= Processing instruction =

Node type in SGML and XML

A processing instruction (PI) is an SGML and XML node type, which may occur anywhere in a document, intended to carry instructions to the application.

Processing instructions are exposed in the Document Object Model as Node.PROCESSING_INSTRUCTION_NODE, and they can be used in XPath and XQuery with the 'processing-instruction()' command.

== Syntax ==
An SGML processing instruction is enclosed within <? and >.

An XML processing instruction is enclosed within <? and ?>, and contains a target and optionally some content, which is the node value, that cannot contain the sequence ?>.

<?PITarget PIContent?>

The XML Declaration at the beginning of an XML document (shown below) is another example of a processing instruction, however it may not technically be considered one.

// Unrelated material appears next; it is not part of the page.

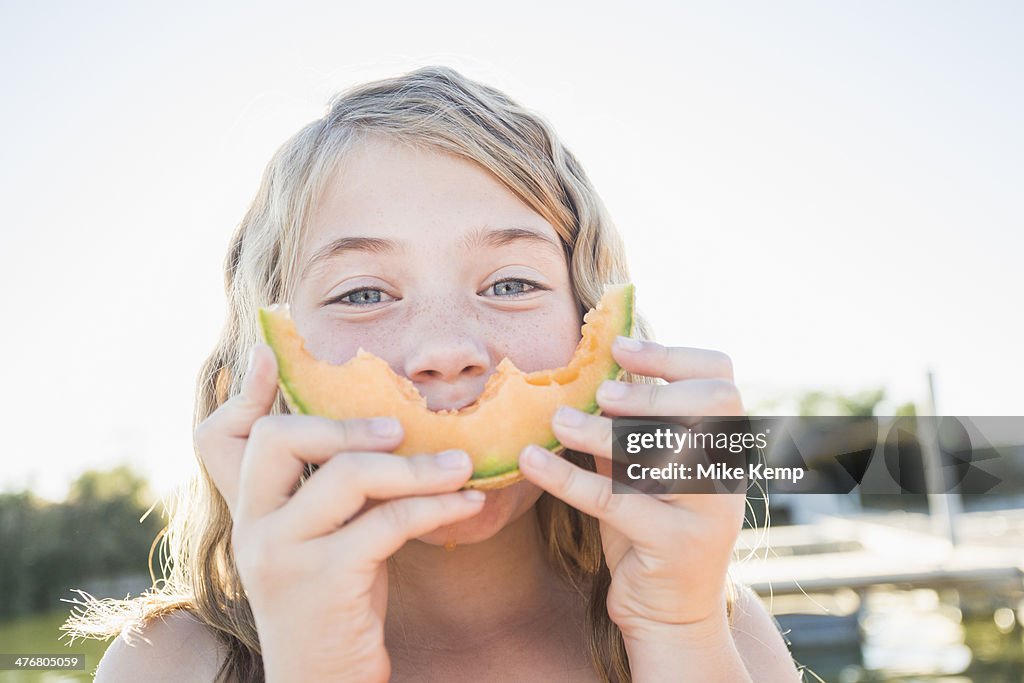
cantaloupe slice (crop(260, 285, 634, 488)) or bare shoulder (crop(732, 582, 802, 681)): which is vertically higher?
cantaloupe slice (crop(260, 285, 634, 488))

<?xml version="1.0" encoding="UTF-8" ?>

== Examples ==
The most common use of a processing instruction is to request the XML document be rendered using a stylesheet using the 'xml-stylesheet' target, which was standardized in 1999. It can be used for both XSLT and CSS stylesheets.

<?xml-stylesheet type="text/xsl" href="style.xsl"?>

<?xml-stylesheet type="text/css" href="style.css"?>

The DocBook XSLT stylesheets understand a number of processing instructions to override the default behaviour.

A draft specification for Robots exclusion standard rules inside XML documents uses processing instructions.